Лесники и девушки перешли к исполнению наших неувядаемо прекрасных народных песен.
Дева синеока,
Не грусти ты у потока…
— Разрешите кое о чем спросить вас, маэстро,— обратился ко мне директор музыкальной школы.
— Пожалуйста, к вашим услугам,— поднял я голову.
— В консерватории нам тоже читали лекции по искусству, и вы очень хорошо сегодня сказали, что современное искусство должно служить всем. Только ведь наши молодые композиторы и понятия не имеют, что такое мелодия, и сочиняют кошачьи концерты. Да и художники делают из нас дураков, рисуют ребусы вместо картин. Наверное, я выражу желание всех присутствующих, если попрошу вас, маэстро, объяснить, что такое кубизм…
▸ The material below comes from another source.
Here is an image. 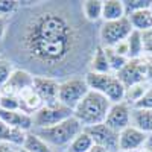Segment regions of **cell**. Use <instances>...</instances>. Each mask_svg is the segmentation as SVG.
<instances>
[{"label": "cell", "instance_id": "1", "mask_svg": "<svg viewBox=\"0 0 152 152\" xmlns=\"http://www.w3.org/2000/svg\"><path fill=\"white\" fill-rule=\"evenodd\" d=\"M81 31L61 6H43L26 20L20 35L21 53L46 72H55L75 59L81 49Z\"/></svg>", "mask_w": 152, "mask_h": 152}, {"label": "cell", "instance_id": "2", "mask_svg": "<svg viewBox=\"0 0 152 152\" xmlns=\"http://www.w3.org/2000/svg\"><path fill=\"white\" fill-rule=\"evenodd\" d=\"M111 105L113 104L104 94L90 90L87 93V96L79 102V105L73 110V116L79 120V123L84 128L105 123L107 114Z\"/></svg>", "mask_w": 152, "mask_h": 152}, {"label": "cell", "instance_id": "3", "mask_svg": "<svg viewBox=\"0 0 152 152\" xmlns=\"http://www.w3.org/2000/svg\"><path fill=\"white\" fill-rule=\"evenodd\" d=\"M84 131V126L79 123V120L75 116L62 120L49 128H40L37 131V135H40L43 140L53 146H62L70 145L76 135H79Z\"/></svg>", "mask_w": 152, "mask_h": 152}, {"label": "cell", "instance_id": "4", "mask_svg": "<svg viewBox=\"0 0 152 152\" xmlns=\"http://www.w3.org/2000/svg\"><path fill=\"white\" fill-rule=\"evenodd\" d=\"M84 79H85V82H87V85H88L90 90L104 94L111 104L123 102L126 88L117 79V76L110 75V73L108 75H100V73L88 72Z\"/></svg>", "mask_w": 152, "mask_h": 152}, {"label": "cell", "instance_id": "5", "mask_svg": "<svg viewBox=\"0 0 152 152\" xmlns=\"http://www.w3.org/2000/svg\"><path fill=\"white\" fill-rule=\"evenodd\" d=\"M134 28L128 17H123L116 21H105L100 28V41L104 47H114L116 44L128 40V37L132 34Z\"/></svg>", "mask_w": 152, "mask_h": 152}, {"label": "cell", "instance_id": "6", "mask_svg": "<svg viewBox=\"0 0 152 152\" xmlns=\"http://www.w3.org/2000/svg\"><path fill=\"white\" fill-rule=\"evenodd\" d=\"M90 91L85 79L81 78H72L59 84V93H58V100L66 105L70 110H75L79 105V102L87 96Z\"/></svg>", "mask_w": 152, "mask_h": 152}, {"label": "cell", "instance_id": "7", "mask_svg": "<svg viewBox=\"0 0 152 152\" xmlns=\"http://www.w3.org/2000/svg\"><path fill=\"white\" fill-rule=\"evenodd\" d=\"M73 116V110L67 108L66 105H62L61 102L53 104V105H43L34 114V126L40 128H49L53 126L62 120H66Z\"/></svg>", "mask_w": 152, "mask_h": 152}, {"label": "cell", "instance_id": "8", "mask_svg": "<svg viewBox=\"0 0 152 152\" xmlns=\"http://www.w3.org/2000/svg\"><path fill=\"white\" fill-rule=\"evenodd\" d=\"M84 131L91 137L94 145L104 146L105 149H108V152L119 151V132L113 131L105 123L88 126V128H84Z\"/></svg>", "mask_w": 152, "mask_h": 152}, {"label": "cell", "instance_id": "9", "mask_svg": "<svg viewBox=\"0 0 152 152\" xmlns=\"http://www.w3.org/2000/svg\"><path fill=\"white\" fill-rule=\"evenodd\" d=\"M117 79L125 85V88H129L132 85L142 84L146 81V62L143 58L138 59H128L125 67L117 72Z\"/></svg>", "mask_w": 152, "mask_h": 152}, {"label": "cell", "instance_id": "10", "mask_svg": "<svg viewBox=\"0 0 152 152\" xmlns=\"http://www.w3.org/2000/svg\"><path fill=\"white\" fill-rule=\"evenodd\" d=\"M34 91L43 100L44 105H53L58 104V93H59V84L49 76H34L32 84Z\"/></svg>", "mask_w": 152, "mask_h": 152}, {"label": "cell", "instance_id": "11", "mask_svg": "<svg viewBox=\"0 0 152 152\" xmlns=\"http://www.w3.org/2000/svg\"><path fill=\"white\" fill-rule=\"evenodd\" d=\"M105 125L119 134L128 128V126H131V110L128 104H125V102L113 104L107 114Z\"/></svg>", "mask_w": 152, "mask_h": 152}, {"label": "cell", "instance_id": "12", "mask_svg": "<svg viewBox=\"0 0 152 152\" xmlns=\"http://www.w3.org/2000/svg\"><path fill=\"white\" fill-rule=\"evenodd\" d=\"M146 142L148 135L132 125L119 134V149L122 152H137Z\"/></svg>", "mask_w": 152, "mask_h": 152}, {"label": "cell", "instance_id": "13", "mask_svg": "<svg viewBox=\"0 0 152 152\" xmlns=\"http://www.w3.org/2000/svg\"><path fill=\"white\" fill-rule=\"evenodd\" d=\"M34 84V76L21 69H15L14 73L11 75L9 81L6 82V85L2 88L3 94H12V96H18L20 93H23L24 90L31 88Z\"/></svg>", "mask_w": 152, "mask_h": 152}, {"label": "cell", "instance_id": "14", "mask_svg": "<svg viewBox=\"0 0 152 152\" xmlns=\"http://www.w3.org/2000/svg\"><path fill=\"white\" fill-rule=\"evenodd\" d=\"M0 120L5 122L11 128H15L20 131L26 132L34 126V119L29 114L23 113V111H6V110H0Z\"/></svg>", "mask_w": 152, "mask_h": 152}, {"label": "cell", "instance_id": "15", "mask_svg": "<svg viewBox=\"0 0 152 152\" xmlns=\"http://www.w3.org/2000/svg\"><path fill=\"white\" fill-rule=\"evenodd\" d=\"M18 100H20V111L26 113V114H31L37 113L43 107V100L38 97V94L34 91V88H28V90H24L23 93H20L18 96Z\"/></svg>", "mask_w": 152, "mask_h": 152}, {"label": "cell", "instance_id": "16", "mask_svg": "<svg viewBox=\"0 0 152 152\" xmlns=\"http://www.w3.org/2000/svg\"><path fill=\"white\" fill-rule=\"evenodd\" d=\"M132 126L143 131L145 134H152V110H138L132 108L131 111Z\"/></svg>", "mask_w": 152, "mask_h": 152}, {"label": "cell", "instance_id": "17", "mask_svg": "<svg viewBox=\"0 0 152 152\" xmlns=\"http://www.w3.org/2000/svg\"><path fill=\"white\" fill-rule=\"evenodd\" d=\"M26 132L11 128L5 122L0 120V143H9V145H24L26 140Z\"/></svg>", "mask_w": 152, "mask_h": 152}, {"label": "cell", "instance_id": "18", "mask_svg": "<svg viewBox=\"0 0 152 152\" xmlns=\"http://www.w3.org/2000/svg\"><path fill=\"white\" fill-rule=\"evenodd\" d=\"M123 17H128L125 14L123 2H120V0H107V2H104L102 18L105 21H116Z\"/></svg>", "mask_w": 152, "mask_h": 152}, {"label": "cell", "instance_id": "19", "mask_svg": "<svg viewBox=\"0 0 152 152\" xmlns=\"http://www.w3.org/2000/svg\"><path fill=\"white\" fill-rule=\"evenodd\" d=\"M128 18L131 20V24L134 31L138 32H146L152 29V11L151 9H142L137 11L134 14L128 15Z\"/></svg>", "mask_w": 152, "mask_h": 152}, {"label": "cell", "instance_id": "20", "mask_svg": "<svg viewBox=\"0 0 152 152\" xmlns=\"http://www.w3.org/2000/svg\"><path fill=\"white\" fill-rule=\"evenodd\" d=\"M110 70L111 69H110V64H108L105 50H104V47L97 46L96 47V52L93 55V59H91V64H90V72L100 73V75H108Z\"/></svg>", "mask_w": 152, "mask_h": 152}, {"label": "cell", "instance_id": "21", "mask_svg": "<svg viewBox=\"0 0 152 152\" xmlns=\"http://www.w3.org/2000/svg\"><path fill=\"white\" fill-rule=\"evenodd\" d=\"M102 9H104V2H100V0L82 2V12L88 21H97L99 18H102Z\"/></svg>", "mask_w": 152, "mask_h": 152}, {"label": "cell", "instance_id": "22", "mask_svg": "<svg viewBox=\"0 0 152 152\" xmlns=\"http://www.w3.org/2000/svg\"><path fill=\"white\" fill-rule=\"evenodd\" d=\"M128 49H129V55L128 59H138L140 55L145 52L143 50V40H142V32L138 31H132V34L128 37Z\"/></svg>", "mask_w": 152, "mask_h": 152}, {"label": "cell", "instance_id": "23", "mask_svg": "<svg viewBox=\"0 0 152 152\" xmlns=\"http://www.w3.org/2000/svg\"><path fill=\"white\" fill-rule=\"evenodd\" d=\"M23 148L28 149L29 152H53L50 149V145L46 143L43 138L37 134H28Z\"/></svg>", "mask_w": 152, "mask_h": 152}, {"label": "cell", "instance_id": "24", "mask_svg": "<svg viewBox=\"0 0 152 152\" xmlns=\"http://www.w3.org/2000/svg\"><path fill=\"white\" fill-rule=\"evenodd\" d=\"M93 140L85 131L75 137V140L69 145V152H88L93 148Z\"/></svg>", "mask_w": 152, "mask_h": 152}, {"label": "cell", "instance_id": "25", "mask_svg": "<svg viewBox=\"0 0 152 152\" xmlns=\"http://www.w3.org/2000/svg\"><path fill=\"white\" fill-rule=\"evenodd\" d=\"M104 50H105V55H107V59H108V64H110L111 70L120 72L125 67L126 62H128V58L120 56L113 47H104Z\"/></svg>", "mask_w": 152, "mask_h": 152}, {"label": "cell", "instance_id": "26", "mask_svg": "<svg viewBox=\"0 0 152 152\" xmlns=\"http://www.w3.org/2000/svg\"><path fill=\"white\" fill-rule=\"evenodd\" d=\"M148 88H149V85H148L146 82H142V84L132 85V87H129V88H126L125 99H128L129 102H132V105H134L138 99H142V96L146 93Z\"/></svg>", "mask_w": 152, "mask_h": 152}, {"label": "cell", "instance_id": "27", "mask_svg": "<svg viewBox=\"0 0 152 152\" xmlns=\"http://www.w3.org/2000/svg\"><path fill=\"white\" fill-rule=\"evenodd\" d=\"M0 110L6 111H20V100L17 96L12 94H3L0 97Z\"/></svg>", "mask_w": 152, "mask_h": 152}, {"label": "cell", "instance_id": "28", "mask_svg": "<svg viewBox=\"0 0 152 152\" xmlns=\"http://www.w3.org/2000/svg\"><path fill=\"white\" fill-rule=\"evenodd\" d=\"M14 67H12V64L9 61L6 59H0V90L6 85V82L9 81L11 75L14 73Z\"/></svg>", "mask_w": 152, "mask_h": 152}, {"label": "cell", "instance_id": "29", "mask_svg": "<svg viewBox=\"0 0 152 152\" xmlns=\"http://www.w3.org/2000/svg\"><path fill=\"white\" fill-rule=\"evenodd\" d=\"M125 6V14H134L137 11H142V9H149L151 2H146V0H132V2H123Z\"/></svg>", "mask_w": 152, "mask_h": 152}, {"label": "cell", "instance_id": "30", "mask_svg": "<svg viewBox=\"0 0 152 152\" xmlns=\"http://www.w3.org/2000/svg\"><path fill=\"white\" fill-rule=\"evenodd\" d=\"M134 108L138 110H152V85L146 90V93L142 96V99H138L134 104Z\"/></svg>", "mask_w": 152, "mask_h": 152}, {"label": "cell", "instance_id": "31", "mask_svg": "<svg viewBox=\"0 0 152 152\" xmlns=\"http://www.w3.org/2000/svg\"><path fill=\"white\" fill-rule=\"evenodd\" d=\"M18 6V2L15 0H0V17H6L9 14H12Z\"/></svg>", "mask_w": 152, "mask_h": 152}, {"label": "cell", "instance_id": "32", "mask_svg": "<svg viewBox=\"0 0 152 152\" xmlns=\"http://www.w3.org/2000/svg\"><path fill=\"white\" fill-rule=\"evenodd\" d=\"M142 40H143V50L149 56H152V29L142 32Z\"/></svg>", "mask_w": 152, "mask_h": 152}, {"label": "cell", "instance_id": "33", "mask_svg": "<svg viewBox=\"0 0 152 152\" xmlns=\"http://www.w3.org/2000/svg\"><path fill=\"white\" fill-rule=\"evenodd\" d=\"M113 49L116 50V52H117L120 56L128 58V55H129V49H128V43H126V40H125V41H122V43H119V44H116Z\"/></svg>", "mask_w": 152, "mask_h": 152}, {"label": "cell", "instance_id": "34", "mask_svg": "<svg viewBox=\"0 0 152 152\" xmlns=\"http://www.w3.org/2000/svg\"><path fill=\"white\" fill-rule=\"evenodd\" d=\"M0 152H18V151L9 143H0Z\"/></svg>", "mask_w": 152, "mask_h": 152}, {"label": "cell", "instance_id": "35", "mask_svg": "<svg viewBox=\"0 0 152 152\" xmlns=\"http://www.w3.org/2000/svg\"><path fill=\"white\" fill-rule=\"evenodd\" d=\"M88 152H108V149H105L104 146H99V145H93V148Z\"/></svg>", "mask_w": 152, "mask_h": 152}, {"label": "cell", "instance_id": "36", "mask_svg": "<svg viewBox=\"0 0 152 152\" xmlns=\"http://www.w3.org/2000/svg\"><path fill=\"white\" fill-rule=\"evenodd\" d=\"M3 35H5V21H3L2 17H0V41L3 40Z\"/></svg>", "mask_w": 152, "mask_h": 152}, {"label": "cell", "instance_id": "37", "mask_svg": "<svg viewBox=\"0 0 152 152\" xmlns=\"http://www.w3.org/2000/svg\"><path fill=\"white\" fill-rule=\"evenodd\" d=\"M146 149H148V152H152V134L148 137V142H146Z\"/></svg>", "mask_w": 152, "mask_h": 152}, {"label": "cell", "instance_id": "38", "mask_svg": "<svg viewBox=\"0 0 152 152\" xmlns=\"http://www.w3.org/2000/svg\"><path fill=\"white\" fill-rule=\"evenodd\" d=\"M18 152H29V151H28V149H24V148H21V149H20Z\"/></svg>", "mask_w": 152, "mask_h": 152}, {"label": "cell", "instance_id": "39", "mask_svg": "<svg viewBox=\"0 0 152 152\" xmlns=\"http://www.w3.org/2000/svg\"><path fill=\"white\" fill-rule=\"evenodd\" d=\"M137 152H148V149H145V151H137Z\"/></svg>", "mask_w": 152, "mask_h": 152}, {"label": "cell", "instance_id": "40", "mask_svg": "<svg viewBox=\"0 0 152 152\" xmlns=\"http://www.w3.org/2000/svg\"><path fill=\"white\" fill-rule=\"evenodd\" d=\"M149 9H151V11H152V2H151V6H149Z\"/></svg>", "mask_w": 152, "mask_h": 152}, {"label": "cell", "instance_id": "41", "mask_svg": "<svg viewBox=\"0 0 152 152\" xmlns=\"http://www.w3.org/2000/svg\"><path fill=\"white\" fill-rule=\"evenodd\" d=\"M0 97H2V90H0Z\"/></svg>", "mask_w": 152, "mask_h": 152}]
</instances>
— С удовольствием, одну минуточку.— Я поднялся из-за стола, чтобы сполоснуть левую руку в маленьком фонтанчике возле бильярда, где из чиненого и перечиненного крана в виде львиной пасти текла тоненькая струйка воды.
Диви синиики,
Ни гристити и питики…
Вернувшись, я обрадовался, что мне не придется объяснять, что такое кубизм, ибо возле моего стула толпилось несколько человек с книгами в руках. Сначала я раскрыл альбом, завернутый в атласную бумагу. На первой странице было написано: «Любезной чтице моих произведений с благодарностью — А. Ц. Нор >{125}». Потом мне вручили тетрадь лирических стихов, и я обещал молоденькой авторше все прочесть и высказать в письме свое мнение. Кроме того, я выслушал жалобы господина, выложившего передо мной рукопись исторического романа в трех томах «Отец отчизны» и требовавшего, чтобы я нашел ему издателя. Субъект в темных очках, в зимнем пальто и барашковой шапке — его привела дочь — бодро потряс мне руку:
— Я не осмелился подсесть к вам, а теперь, к сожалению, должен уходить. Позвольте представиться — я бывший податной инспектор, а кроме того, путешественник и писатель. Это мой труд — «В стране пирамид», разрешите презентовать его вам.
— Весьма тронут, весьма тронут, пан инспектор,— сказал я и перешел в распоряжение редактора местного журнала «Гласы».